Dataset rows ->
-=-=-=-=-
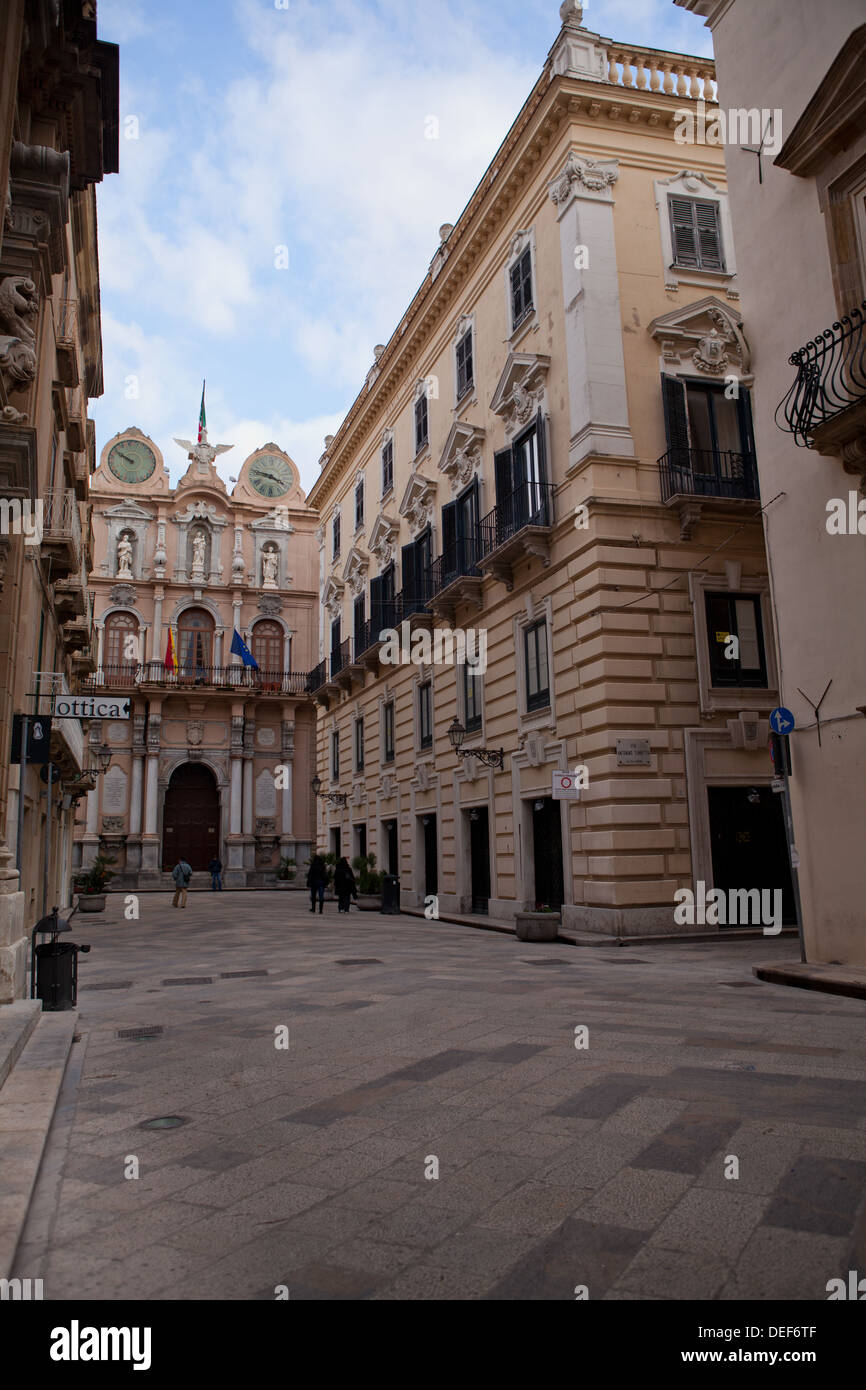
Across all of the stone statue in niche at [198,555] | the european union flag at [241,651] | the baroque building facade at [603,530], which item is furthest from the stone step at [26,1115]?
the stone statue in niche at [198,555]

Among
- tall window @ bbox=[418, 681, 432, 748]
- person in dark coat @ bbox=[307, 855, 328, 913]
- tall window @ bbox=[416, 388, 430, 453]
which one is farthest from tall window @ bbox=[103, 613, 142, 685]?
tall window @ bbox=[418, 681, 432, 748]

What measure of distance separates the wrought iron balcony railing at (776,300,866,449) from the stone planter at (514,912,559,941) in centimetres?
822

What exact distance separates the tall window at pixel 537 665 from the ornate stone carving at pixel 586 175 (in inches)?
315

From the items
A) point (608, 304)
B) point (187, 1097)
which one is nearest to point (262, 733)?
point (608, 304)

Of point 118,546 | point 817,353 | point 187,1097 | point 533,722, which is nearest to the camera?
point 187,1097

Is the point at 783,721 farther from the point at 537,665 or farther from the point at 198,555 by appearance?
the point at 198,555

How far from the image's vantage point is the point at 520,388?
19719 millimetres

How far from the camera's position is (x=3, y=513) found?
8.58 meters

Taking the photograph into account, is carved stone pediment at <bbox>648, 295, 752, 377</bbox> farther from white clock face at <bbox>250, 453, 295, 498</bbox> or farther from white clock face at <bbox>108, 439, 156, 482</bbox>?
white clock face at <bbox>108, 439, 156, 482</bbox>

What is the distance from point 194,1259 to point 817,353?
10.3 meters

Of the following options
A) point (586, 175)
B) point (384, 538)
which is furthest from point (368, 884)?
point (586, 175)

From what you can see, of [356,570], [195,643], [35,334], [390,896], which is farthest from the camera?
[195,643]

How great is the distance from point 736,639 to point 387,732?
13216mm

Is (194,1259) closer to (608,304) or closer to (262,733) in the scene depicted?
(608,304)
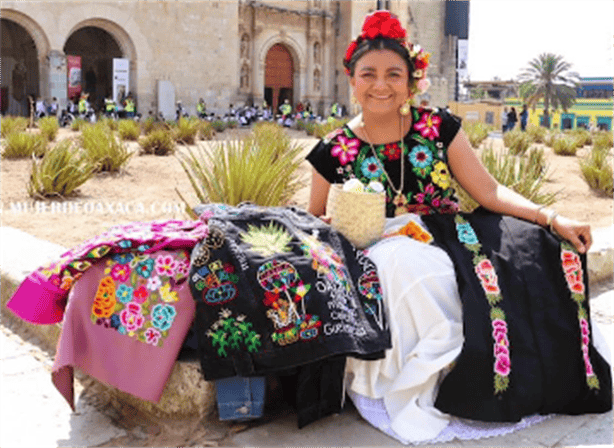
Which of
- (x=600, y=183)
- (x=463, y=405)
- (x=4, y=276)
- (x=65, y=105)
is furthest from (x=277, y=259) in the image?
(x=65, y=105)

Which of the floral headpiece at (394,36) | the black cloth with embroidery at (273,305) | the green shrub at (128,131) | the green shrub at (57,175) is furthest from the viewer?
the green shrub at (128,131)

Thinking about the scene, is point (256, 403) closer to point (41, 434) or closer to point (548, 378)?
point (41, 434)

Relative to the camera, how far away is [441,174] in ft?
8.04

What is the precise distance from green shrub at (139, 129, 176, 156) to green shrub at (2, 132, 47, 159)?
4.59 feet

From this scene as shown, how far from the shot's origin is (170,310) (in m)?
1.89

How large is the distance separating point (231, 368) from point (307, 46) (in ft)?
79.7

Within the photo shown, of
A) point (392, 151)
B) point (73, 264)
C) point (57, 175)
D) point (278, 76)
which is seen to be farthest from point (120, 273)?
point (278, 76)

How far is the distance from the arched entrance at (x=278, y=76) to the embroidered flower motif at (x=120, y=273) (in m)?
23.4

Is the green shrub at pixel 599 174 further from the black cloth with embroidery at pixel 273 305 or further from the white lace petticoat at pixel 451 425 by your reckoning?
the black cloth with embroidery at pixel 273 305

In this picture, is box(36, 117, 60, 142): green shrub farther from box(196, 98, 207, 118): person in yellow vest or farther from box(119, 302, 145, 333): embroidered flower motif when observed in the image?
box(119, 302, 145, 333): embroidered flower motif

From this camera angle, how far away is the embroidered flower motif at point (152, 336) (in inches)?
73.5

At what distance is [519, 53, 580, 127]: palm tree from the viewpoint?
1613 inches

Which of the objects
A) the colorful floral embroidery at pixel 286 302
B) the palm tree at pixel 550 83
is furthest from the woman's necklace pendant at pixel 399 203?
the palm tree at pixel 550 83

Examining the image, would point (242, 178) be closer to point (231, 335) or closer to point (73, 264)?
point (73, 264)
-=-=-=-=-
Direction ->
Please copy the rows word for word, starting with the line that contains "From this camera" and continuing through the last of the rows.

Result ->
From this camera angle, how far away is the embroidered flower motif at point (152, 336) (in inches)?
73.5

At what distance is [519, 53, 580, 127]: palm tree from the viewpoint?
1613 inches

Which of the objects
A) the colorful floral embroidery at pixel 286 302
B) the palm tree at pixel 550 83
is furthest from the woman's necklace pendant at pixel 399 203?
the palm tree at pixel 550 83

Examining the image, would point (242, 178) be closer to point (231, 335) or closer to point (73, 264)?
point (73, 264)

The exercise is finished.